24. The article stated that the complainant had “created” and “converted” the flat into a HMO. It did not state the dates when the application had been made, accepted, or when the conversion came to fruition – nor did it explicitly state that this had occurred before or after the flat-owner had purchased her property. Where it was not in dispute that the flat had been a HMO whilst the woman had lived there, it was not significant when the conversion had occurred. There was no breach of Clause 1 on this point.

25. The complainant said the article was rendered inaccurate by the omission of both the fact she held a valid HMO license and that she considered the subject of the article to be a poor neighbour. The Committee first noted that the article did not reference or allude to the complainant not having the relevant licence for a HMO. Taking this into account, and in the context of the article which set out the woman’s concern regard having a HMO below her flat, omitting these details did not render the article significantly inaccurate. There was no breach of Clause 1 on these points.

26. The complainant had said that the publication had not taken care to put its allegations to her prior to the publication of the article. However, the Committee made clear that the Editors’ Code does not include a standalone requirement for individuals to be contacted for comment prior to the publication of articles about them. In addition, whilst the complainant may have preferred a different email address to the one used by the publication, she did not dispute that she could have seen the email, and that it was sent to her over a week prior to the publication of the article. In addition, the publication had tried to contact the complaint via social media: twice over Facebook and once over Twitter. There was no breach of Clause 1 on this point.

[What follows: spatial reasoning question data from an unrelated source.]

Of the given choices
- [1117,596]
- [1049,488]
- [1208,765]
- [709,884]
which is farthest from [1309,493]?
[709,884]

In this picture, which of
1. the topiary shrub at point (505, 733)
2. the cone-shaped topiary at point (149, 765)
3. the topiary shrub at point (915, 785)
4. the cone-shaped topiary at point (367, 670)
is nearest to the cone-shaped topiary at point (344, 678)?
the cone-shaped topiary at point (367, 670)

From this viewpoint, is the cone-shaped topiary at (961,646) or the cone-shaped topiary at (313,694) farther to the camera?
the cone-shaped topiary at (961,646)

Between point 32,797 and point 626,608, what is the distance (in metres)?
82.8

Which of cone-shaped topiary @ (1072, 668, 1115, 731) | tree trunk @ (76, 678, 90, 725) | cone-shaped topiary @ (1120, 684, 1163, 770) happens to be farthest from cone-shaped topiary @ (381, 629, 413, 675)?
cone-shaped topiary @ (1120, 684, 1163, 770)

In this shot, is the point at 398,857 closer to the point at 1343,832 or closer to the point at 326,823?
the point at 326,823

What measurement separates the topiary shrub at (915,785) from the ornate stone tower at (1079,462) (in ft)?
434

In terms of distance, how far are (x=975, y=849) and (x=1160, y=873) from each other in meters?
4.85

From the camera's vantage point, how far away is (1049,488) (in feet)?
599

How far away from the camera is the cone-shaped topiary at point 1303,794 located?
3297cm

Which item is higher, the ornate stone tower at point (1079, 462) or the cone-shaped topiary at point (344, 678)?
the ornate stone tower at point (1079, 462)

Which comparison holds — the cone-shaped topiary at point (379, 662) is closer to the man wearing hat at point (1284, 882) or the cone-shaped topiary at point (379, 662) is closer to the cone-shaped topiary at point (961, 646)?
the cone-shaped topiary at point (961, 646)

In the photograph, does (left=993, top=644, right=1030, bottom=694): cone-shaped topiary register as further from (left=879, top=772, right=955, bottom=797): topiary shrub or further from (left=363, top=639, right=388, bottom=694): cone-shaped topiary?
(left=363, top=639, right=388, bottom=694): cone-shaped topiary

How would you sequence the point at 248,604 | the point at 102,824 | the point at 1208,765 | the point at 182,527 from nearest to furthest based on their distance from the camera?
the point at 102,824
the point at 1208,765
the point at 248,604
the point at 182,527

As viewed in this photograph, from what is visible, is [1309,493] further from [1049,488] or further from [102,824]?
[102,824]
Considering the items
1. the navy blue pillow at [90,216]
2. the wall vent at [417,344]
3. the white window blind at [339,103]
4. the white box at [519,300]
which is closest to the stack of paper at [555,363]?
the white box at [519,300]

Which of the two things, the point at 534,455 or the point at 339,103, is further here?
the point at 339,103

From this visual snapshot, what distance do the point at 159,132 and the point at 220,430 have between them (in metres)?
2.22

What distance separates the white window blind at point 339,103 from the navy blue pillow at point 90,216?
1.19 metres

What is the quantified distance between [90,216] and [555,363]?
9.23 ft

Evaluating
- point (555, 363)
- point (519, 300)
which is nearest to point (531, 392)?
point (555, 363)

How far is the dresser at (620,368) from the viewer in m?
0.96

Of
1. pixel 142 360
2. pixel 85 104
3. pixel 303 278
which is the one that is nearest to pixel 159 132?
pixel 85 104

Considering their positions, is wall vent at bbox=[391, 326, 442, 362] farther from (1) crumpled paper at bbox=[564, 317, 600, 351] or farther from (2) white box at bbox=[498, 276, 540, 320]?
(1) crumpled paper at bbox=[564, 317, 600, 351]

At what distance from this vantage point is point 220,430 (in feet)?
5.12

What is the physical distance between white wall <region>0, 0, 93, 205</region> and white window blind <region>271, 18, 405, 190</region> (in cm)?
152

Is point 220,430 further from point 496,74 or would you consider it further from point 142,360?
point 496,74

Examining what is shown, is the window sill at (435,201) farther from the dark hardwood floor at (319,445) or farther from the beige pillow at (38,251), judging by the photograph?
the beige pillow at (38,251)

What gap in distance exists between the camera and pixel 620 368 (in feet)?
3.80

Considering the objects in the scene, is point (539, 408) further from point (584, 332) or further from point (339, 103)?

27. Finally, the Committee turned to Clause 2, and whether the complainant had a reasonable expectation of privacy over: her name, her business website, or the planning documents on the Haringey Public Records website. All of this information was already in the public domain, and additionally was not information the complainant had a reasonable expectation of privacy over, as names are not considered private and the two websites were already in the public domain and did not contain any private material. There was no breach of Clause 2.

Conclusions

28. The complaint was upheld under Clause 1.

Remedial action required

29. Having upheld the complaint, the Committee considered what remedial action should be required. In circumstances where the Committee establishes a breach of the Editors’ Code, it can require the publication of a correction and/or an adjudication; the nature, extent and placement of which is determined by IPSO.

30. The Committee considered that both the text and the headline of the article had inaccurately stated that the complainant had provided each bedroom in the HMO she owned with a gas-powered stove, which was not the case. The publication had offered a correction – but not one that the Committee considered fulfilled the requirements set out in Clause 1 (ii) to be duly prominent and prompt. However, where the publication had acknowledged the error in its report and offered remedial action, albeit without the necessary promptness and prominence, the Committee considered that a correction was the appropriate remedy. The correction should acknowledge that the article had previously stated as fact that the complainant had provided portable gas stoves, and should also put the correct position on record, namely that there was no evidence of this.

31. The Committee then considered the placement of this correction. As the inaccuracy appeared in the headline to the article, the correction should appear as a standalone correction and a link should be published on the homepage for 24 hours before being archived in the usual way. In addition, as the article had been amended the correction should also be published as a footnote. The wording should be agreed with IPSO in advance and should make clear that it has been published following an upheld ruling by the Independent Press Standards Organisation.